Survivor’s guilt

We have heard uplifting stories about the human spirits, survivors at seas and in the wilderness. But the other side of the coin is survivor’s guilt. This reaction is just an extension of that loneliness as portrayed in Cast Away.

The story goes like this. Three guys survived a crash and found themselves on an island. Of course, “he ain’t heavy, he is my brother …” Then an angel appears to grant each one a wish. “I want to go home”.

The second guy gets the same wish. The third and only guy left couldn’t wait for his turn. He blurts it out “Gee, I wish my friends are still here with me”. You know what happened then. His wish to “friend” the other two canceled out their reunion at home, bringing them all back to that lonely island of three.

Survivor’s guilt.

It eats us up inside:

I woke up this past Christmas realising it was my friend’s last Christmas.

He has now passed away. But for that brief morning moment, I experienced a speck of guilt. Perhaps it will return next Christmas as well.
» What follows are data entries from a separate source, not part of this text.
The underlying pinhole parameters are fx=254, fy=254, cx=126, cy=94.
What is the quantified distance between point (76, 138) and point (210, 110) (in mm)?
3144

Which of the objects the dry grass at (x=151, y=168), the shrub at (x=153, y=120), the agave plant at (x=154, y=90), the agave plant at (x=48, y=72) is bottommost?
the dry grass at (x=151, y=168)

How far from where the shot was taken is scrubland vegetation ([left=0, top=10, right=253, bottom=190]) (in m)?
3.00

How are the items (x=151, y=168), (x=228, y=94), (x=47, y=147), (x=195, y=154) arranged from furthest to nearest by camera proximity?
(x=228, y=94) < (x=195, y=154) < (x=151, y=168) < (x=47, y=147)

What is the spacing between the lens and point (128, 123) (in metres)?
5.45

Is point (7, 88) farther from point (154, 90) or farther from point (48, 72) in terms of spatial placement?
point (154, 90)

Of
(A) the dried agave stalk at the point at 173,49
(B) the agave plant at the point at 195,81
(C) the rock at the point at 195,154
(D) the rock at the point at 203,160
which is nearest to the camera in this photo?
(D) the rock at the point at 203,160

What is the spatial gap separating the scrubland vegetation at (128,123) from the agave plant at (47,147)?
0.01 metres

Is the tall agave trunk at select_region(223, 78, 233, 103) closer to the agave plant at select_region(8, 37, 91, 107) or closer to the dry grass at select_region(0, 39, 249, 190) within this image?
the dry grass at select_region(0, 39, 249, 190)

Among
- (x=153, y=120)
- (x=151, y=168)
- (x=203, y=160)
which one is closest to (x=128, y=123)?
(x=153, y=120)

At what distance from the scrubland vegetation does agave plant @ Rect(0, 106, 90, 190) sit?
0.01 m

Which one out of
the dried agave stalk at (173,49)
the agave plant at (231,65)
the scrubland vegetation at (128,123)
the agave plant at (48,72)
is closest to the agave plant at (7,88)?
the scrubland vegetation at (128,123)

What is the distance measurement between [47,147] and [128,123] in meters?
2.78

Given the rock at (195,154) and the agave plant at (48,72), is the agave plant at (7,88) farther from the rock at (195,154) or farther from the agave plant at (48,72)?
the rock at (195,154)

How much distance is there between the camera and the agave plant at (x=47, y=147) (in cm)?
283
For ten years, between 1975-85, I lived in guilt. My dad had stayed behind in our home in Saigon while I partied on (Disco craze).

I ended up volunteering at refugee camps, longing to see my Dad‘s face among the crowd (in fact, one of the guys in my team got that wish: he was reunited with his two younger brothers right there in the Jubilee refugee camp).

That long decade saw the rise of Rambo character, who tried to relieve his guilt via rescue mission.

Relief or rescue, we were onto the same theme: guilt.

Eastern culture was more into “shame” than Western‘s “guilt”.

The aftermath of Vietnam left us paralyzed with both shame and guilt.

(Reflections of my life).

At times, while working out, I moved the damn weight away from my chest, all along with silent scream: ” I did not cause war”.

Yet the impact and influence are the same: separation, loss and bewilderment.

So, on that quiet beach walk, or a stroll through my moon alley, I picked up a stranded star fish, or a loose brick. Just do what I can, in smallest way to make life worth living. It matters to that particular star fish to be tossed back to the sea. Or the brick to the side of the road. Makes it a safer world.

A world without guilt. Survivor’s guilt.

New voice new vision

I browsed the DVD shelves at my local library (North Palm Beach) the other day, and saw Buffalo Boy next to Brokeback Mountain and Butch Cassidy and the Sundance kid.  It is by fate that the Cowboy and the Buffalo(boy) found themselves on the same DVD shelf, just like those black and white GI’s names are alphabetically listed on the same Wall (Vietnam Memorial Wall).

It was the intention of movies like  Apocalypse Now and Rambo series to move the American public forward to the next stage of grief. Yet, American are still in denial about Vietnam, thus forfeiting many valuable lessons otherwise applicable to today’s conflicts,  Iraq and Afghanistan e.g. tribal loyalty, theocracy and regional politics.

Of late, emerged a new generation of Overseas Vietnamese filmmakers with bold vision and audacious voice. I saw Powder Blue directed by a Vietnamese film maker. Or Norwegian Wood, a Beatles title, yet  screenplay is adapted from a Japanese novel.

I can’t wait to see it: Beatles’ song, Japanese story and Vietnamese film directing. What a collaboration!

(Just like  Ang Lee directed Brokeback Mountain and Life of Pi).

Cowboy or Buffalo(boy), we are all on our epistemological quest (why are we here, where are we going, and how do we get there). With one exception: we are going to get there on horseback or buffalo back, not gas-guzzling Hummer.

That’s for the Chinese upper class. Weaving their Bentley’s in dense pollution.

Buffalo Boy and Cowboy don’t cause further environmental damage: they earn their living on nature and have a certain

reverence for it. Maybe the old way can teach us a thing or two. Plain old truth (have reverence for the things that feed you), just needs a new voice and new vision. Ironically the vehicle (technology) to reach and persuade us (like I Phone and broadband) themselves consume too much energy, creating a cycle of creative destruction. I have pondered about our “disposable society” for quite sometime now. How many automobiles, electronic devices, books and clothes, shoes and ties we have trashed or given to Goodwill on our lifetime! Yet Mother Earth mysteriously heals itself, like recent appearance of an Island after Japan’s Tsunami.

New world needs new worldview and other ways to lend expressions to it.